Spatial questions about scenes
——

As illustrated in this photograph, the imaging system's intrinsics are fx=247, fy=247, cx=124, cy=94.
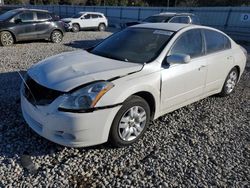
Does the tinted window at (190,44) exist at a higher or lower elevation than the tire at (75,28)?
higher

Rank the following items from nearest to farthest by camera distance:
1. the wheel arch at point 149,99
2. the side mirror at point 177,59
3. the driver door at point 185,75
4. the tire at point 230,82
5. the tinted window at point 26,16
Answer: the wheel arch at point 149,99 < the side mirror at point 177,59 < the driver door at point 185,75 < the tire at point 230,82 < the tinted window at point 26,16

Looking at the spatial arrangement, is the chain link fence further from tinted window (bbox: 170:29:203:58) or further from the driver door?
the driver door

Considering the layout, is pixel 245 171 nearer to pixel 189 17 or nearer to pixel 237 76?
pixel 237 76

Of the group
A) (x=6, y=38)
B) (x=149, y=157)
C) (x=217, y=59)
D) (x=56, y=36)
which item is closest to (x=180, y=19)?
(x=56, y=36)

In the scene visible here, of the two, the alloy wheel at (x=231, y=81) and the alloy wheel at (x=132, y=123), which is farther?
the alloy wheel at (x=231, y=81)

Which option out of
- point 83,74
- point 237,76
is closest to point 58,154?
point 83,74

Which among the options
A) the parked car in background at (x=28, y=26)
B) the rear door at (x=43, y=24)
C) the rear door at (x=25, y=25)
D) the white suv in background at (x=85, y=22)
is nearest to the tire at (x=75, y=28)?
the white suv in background at (x=85, y=22)

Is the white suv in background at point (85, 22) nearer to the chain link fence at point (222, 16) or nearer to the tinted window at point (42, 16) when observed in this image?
the chain link fence at point (222, 16)

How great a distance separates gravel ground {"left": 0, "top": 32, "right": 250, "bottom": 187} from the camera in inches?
109

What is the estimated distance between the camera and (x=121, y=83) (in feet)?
10.2

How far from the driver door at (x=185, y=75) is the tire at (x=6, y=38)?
885 cm

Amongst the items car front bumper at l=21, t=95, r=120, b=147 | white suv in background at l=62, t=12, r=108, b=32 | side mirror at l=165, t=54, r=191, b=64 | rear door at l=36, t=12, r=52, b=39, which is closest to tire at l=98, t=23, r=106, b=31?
white suv in background at l=62, t=12, r=108, b=32

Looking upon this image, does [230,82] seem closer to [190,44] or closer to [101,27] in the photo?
[190,44]

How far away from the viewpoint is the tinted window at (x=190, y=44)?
12.7 feet
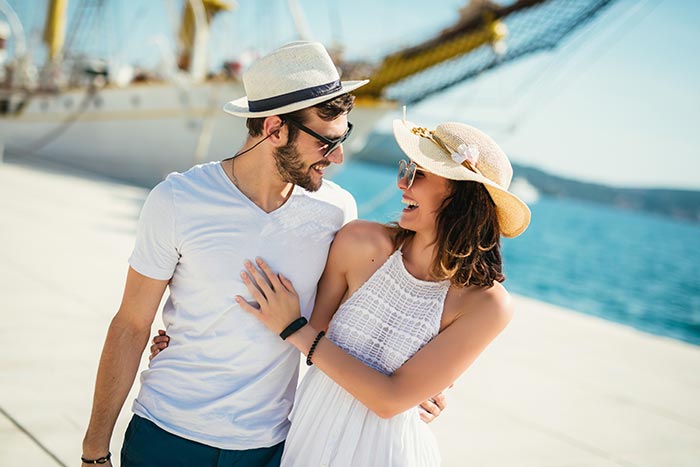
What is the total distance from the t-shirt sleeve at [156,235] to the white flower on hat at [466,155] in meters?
0.81

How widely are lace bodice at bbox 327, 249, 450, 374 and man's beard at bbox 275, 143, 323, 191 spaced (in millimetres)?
340

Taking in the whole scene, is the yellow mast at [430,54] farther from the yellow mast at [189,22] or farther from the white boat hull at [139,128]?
the yellow mast at [189,22]

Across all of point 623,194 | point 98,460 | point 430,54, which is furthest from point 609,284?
point 623,194

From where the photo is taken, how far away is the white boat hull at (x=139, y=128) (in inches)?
701

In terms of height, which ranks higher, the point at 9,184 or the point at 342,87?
the point at 342,87

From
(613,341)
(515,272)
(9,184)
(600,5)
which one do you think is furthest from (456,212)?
(515,272)

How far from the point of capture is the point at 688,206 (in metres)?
129

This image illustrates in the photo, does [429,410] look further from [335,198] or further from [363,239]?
[335,198]

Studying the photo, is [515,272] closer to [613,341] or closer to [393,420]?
[613,341]

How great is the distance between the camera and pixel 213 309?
175 centimetres

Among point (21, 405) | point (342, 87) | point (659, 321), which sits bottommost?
point (659, 321)

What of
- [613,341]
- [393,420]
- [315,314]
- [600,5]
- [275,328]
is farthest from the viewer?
[600,5]

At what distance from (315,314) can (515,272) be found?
36517 millimetres

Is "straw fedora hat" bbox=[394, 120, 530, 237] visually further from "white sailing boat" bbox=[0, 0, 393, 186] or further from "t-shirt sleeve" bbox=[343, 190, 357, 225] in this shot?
"white sailing boat" bbox=[0, 0, 393, 186]
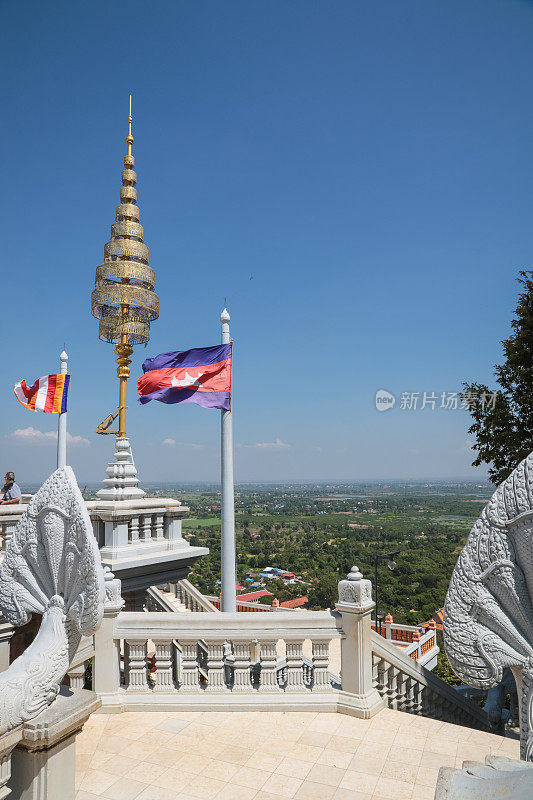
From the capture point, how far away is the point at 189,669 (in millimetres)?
6242

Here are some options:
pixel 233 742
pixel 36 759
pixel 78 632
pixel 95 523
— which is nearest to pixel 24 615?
pixel 78 632

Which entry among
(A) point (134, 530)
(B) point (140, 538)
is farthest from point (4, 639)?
(B) point (140, 538)

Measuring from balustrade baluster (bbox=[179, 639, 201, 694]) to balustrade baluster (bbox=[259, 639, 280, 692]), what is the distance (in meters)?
0.84

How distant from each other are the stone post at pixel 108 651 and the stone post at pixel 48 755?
293cm

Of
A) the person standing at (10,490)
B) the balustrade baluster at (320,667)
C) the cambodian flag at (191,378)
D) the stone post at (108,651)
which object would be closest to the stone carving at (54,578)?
the stone post at (108,651)

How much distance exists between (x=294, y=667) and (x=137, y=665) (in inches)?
80.4

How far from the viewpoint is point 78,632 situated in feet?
11.7

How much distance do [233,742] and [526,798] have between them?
451cm

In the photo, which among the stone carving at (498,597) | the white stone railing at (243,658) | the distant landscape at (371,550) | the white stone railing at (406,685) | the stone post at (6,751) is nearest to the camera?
the stone post at (6,751)

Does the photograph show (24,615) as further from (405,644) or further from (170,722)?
(405,644)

——

▸ **DO THIS**
Duplicate the material verbatim, beginning at the line containing "How far from the viewpoint" and continuing through the final line of the material.

▸ **SOLUTION FOR THIS PROBLEM**
How far from the viewpoint is point 78,632 situated in feet?
11.7

How much distance do [233,742] and [526,798] have between them?
451cm

In the photo, which among the stone carving at (498,597) | the white stone railing at (243,658) | the distant landscape at (371,550) | the white stone railing at (406,685) | the stone post at (6,751) is nearest to the camera?
the stone post at (6,751)

Does the photograph show (24,615) as further from (405,644) or further from (170,722)?
(405,644)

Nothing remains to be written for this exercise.